容姨太眼珠子都要瞪出来了,“谁……吹牛了?我爹本来就是南州三省的商会会长!”
许橙手指轻叩桌面,“你刚说的是你爹掌控着整个华国的经济命脉,照这么说,你肯定是整个华国男子最想娶的女人啊!怎么着也该占着正妻的位置,而不是……姨太太吧?”
容姨太这下真的被气疯了,“姨太太”这三个字简直就是她的痛啊!偏偏许橙还故意拖长了音调,嘲讽意味很浓。
不等容姨太说话,许橙直接下了逐客令,“我乏了,你快走吧!你待着这里实在影响我休息。”
容姨太:“……”
被“赶走”的容姨太气得脸都白了,浑浑噩噩的出了房间才发现自己不该这么怂的离开,刚折身走到门口,门“啪”的一下合上了。
带起来的气流直接拍在了她脸上。
容姨太的表情瞬间狰狞起来,恨不得将房间内的许橙大卸八块。
而许橙则淡然的躺会床上,原本刚来这个世界的时候,她只想当一条可以好好活下来的咸鱼,结果总有人跑到她面前来挑衅,士可忍孰不可忍!

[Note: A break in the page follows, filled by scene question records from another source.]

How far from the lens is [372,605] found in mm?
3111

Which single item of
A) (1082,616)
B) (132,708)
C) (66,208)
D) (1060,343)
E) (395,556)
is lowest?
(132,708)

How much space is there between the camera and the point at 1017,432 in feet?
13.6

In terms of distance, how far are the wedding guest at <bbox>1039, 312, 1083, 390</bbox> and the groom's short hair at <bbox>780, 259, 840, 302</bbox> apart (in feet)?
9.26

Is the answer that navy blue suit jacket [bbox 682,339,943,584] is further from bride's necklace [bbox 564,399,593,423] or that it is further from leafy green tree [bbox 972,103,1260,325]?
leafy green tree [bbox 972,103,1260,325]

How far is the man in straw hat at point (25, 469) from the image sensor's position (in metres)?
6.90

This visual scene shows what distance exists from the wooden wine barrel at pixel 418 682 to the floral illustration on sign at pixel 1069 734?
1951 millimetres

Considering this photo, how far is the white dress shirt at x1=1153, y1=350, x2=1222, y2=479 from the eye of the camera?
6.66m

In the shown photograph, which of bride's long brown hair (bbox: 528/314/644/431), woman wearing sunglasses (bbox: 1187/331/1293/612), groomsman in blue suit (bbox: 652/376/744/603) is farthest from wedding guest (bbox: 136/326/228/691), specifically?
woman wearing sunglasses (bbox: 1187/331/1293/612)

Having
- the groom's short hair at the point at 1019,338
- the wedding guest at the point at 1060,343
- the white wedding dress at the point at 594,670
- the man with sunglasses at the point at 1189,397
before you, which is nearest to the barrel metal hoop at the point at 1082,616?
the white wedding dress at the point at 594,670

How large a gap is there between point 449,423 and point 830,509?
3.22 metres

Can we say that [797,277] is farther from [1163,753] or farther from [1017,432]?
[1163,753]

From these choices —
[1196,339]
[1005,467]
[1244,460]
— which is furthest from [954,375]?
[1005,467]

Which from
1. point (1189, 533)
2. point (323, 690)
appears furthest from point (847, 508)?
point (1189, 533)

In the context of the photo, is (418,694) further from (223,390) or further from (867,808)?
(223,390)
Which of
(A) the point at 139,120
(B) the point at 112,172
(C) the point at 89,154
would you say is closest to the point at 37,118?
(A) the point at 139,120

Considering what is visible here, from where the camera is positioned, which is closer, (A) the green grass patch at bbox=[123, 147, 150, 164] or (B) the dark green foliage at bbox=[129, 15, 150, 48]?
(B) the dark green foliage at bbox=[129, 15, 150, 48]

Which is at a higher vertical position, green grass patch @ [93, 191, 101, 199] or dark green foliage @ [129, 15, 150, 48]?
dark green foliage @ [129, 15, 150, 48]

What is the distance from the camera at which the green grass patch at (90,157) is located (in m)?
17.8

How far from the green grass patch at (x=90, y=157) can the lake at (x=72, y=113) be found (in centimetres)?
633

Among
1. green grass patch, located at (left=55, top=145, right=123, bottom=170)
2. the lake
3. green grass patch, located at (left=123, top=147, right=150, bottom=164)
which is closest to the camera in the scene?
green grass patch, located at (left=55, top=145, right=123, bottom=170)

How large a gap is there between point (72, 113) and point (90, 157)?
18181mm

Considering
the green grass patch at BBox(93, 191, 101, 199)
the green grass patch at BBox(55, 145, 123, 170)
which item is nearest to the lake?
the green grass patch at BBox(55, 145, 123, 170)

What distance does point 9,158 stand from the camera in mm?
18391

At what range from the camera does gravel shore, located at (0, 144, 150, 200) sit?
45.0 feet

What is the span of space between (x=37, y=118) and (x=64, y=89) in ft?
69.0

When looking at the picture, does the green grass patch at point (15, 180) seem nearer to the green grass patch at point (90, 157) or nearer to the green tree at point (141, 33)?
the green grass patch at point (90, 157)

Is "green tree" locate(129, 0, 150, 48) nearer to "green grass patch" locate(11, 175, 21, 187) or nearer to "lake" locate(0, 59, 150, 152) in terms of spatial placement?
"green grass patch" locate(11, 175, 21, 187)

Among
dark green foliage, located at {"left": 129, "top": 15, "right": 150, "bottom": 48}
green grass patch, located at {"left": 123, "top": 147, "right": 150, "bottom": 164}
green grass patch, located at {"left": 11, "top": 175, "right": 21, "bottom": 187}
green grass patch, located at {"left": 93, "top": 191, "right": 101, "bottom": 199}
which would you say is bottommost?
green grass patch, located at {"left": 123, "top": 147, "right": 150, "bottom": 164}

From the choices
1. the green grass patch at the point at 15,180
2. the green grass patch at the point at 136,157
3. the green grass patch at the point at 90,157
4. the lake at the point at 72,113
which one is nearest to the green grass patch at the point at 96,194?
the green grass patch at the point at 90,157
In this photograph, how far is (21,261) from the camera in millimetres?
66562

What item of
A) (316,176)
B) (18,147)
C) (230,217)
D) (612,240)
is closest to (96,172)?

她算是明白了,即便她不去招惹别人,也总会有人跑来骂自己。
她想好了,人若犯我,我必犯人!
咸鱼也是有脾气的好吗!
……
容姨太跑去埋汰挖苦许橙,反被她骂了一顿的事情在督军府内不胫而走,最开心的莫过于容姨太的死对头香姨太了,就差没开瓶香槟庆祝了。
同时心里也想道:许橙肯定是为了讨好我才针对容姨太的!日后若她还是和自己站在同一条船上,她就勉为其难的原谅她好了。
但今后,被当棋子的人注定只能是她!
香姨太心里美滋滋的想道,对许橙的恨意突然就没那么浓烈了,毕竟让黄曼容吃瘪就是件开心的事情!
慕姨太表面上看起来与世无争,但却关注着督军府内的每一处动态,得知许橙被重新抓回来后,她心里陡然升起了危机感。
人都逃走了,又把她抓回来。
可见督军心里非常在意她……
慕姨太手指甲不自觉的掐进了肉里,听说香姨太和容姨太相继去看望许橙和她闹了不愉快后,她是越发看不懂许橙了。
……
许橙的一举一动自然没能逃过裴西宴的眼睛,她和香姨太、容姨太的对话内容全都一字不漏的到了裴西宴的耳朵里,听到“你在督军的汤里放幻情药的时候你要脸了吗?”